< Back to insights hub

Article

Transforming the Construction Workforce6 March 2025

Mark Farmer, a prominent figure in UK construction and CEO of Cast Consultancy, has delivered a stark warning about the future of Britain’s construction industry in his latest government-commissioned review of Industry Training Boards (“ITBs”). The review, published in January 2025, calls for a fundamental transformation of how the sector develops and maintains its workforce.

Farmer, who previously authored the seminal 2016 “Modernise or Die” report, has long been a critical voice in highlighting the construction industry’s structural challenges. His 2016 review warned of an “inexorable decline” unless the sector addressed its dysfunctional training model, lack of innovation and absent R&D culture.

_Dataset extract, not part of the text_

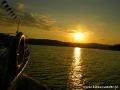Zachód słońca widziany nad zalewem solińskim podczas rejsu statkiem.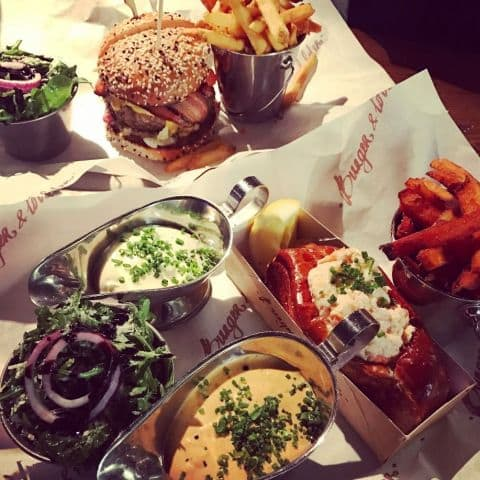 Lobster roll och burgare – Bild från Burger & Lobster av Adam L.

That report highlighted how the industry was losing more workers than it gained each year, with two-thirds of Britons rejecting construction as a career choice according to YouGov polling.

Seven years later, these challenges have only intensified. The sector still faces unprecedented workforce pressures, exacerbated by Brexit’s impact on migrant labour availability together with governmental changes to the UK’s skilled worker visa route and persistent difficulties in attracting young, diverse talent. The construction workforce has reached its lowest proportion of total UK employment in nearly a century, whilst labour costs have outpaced national wage growth by 40% despite declining productivity.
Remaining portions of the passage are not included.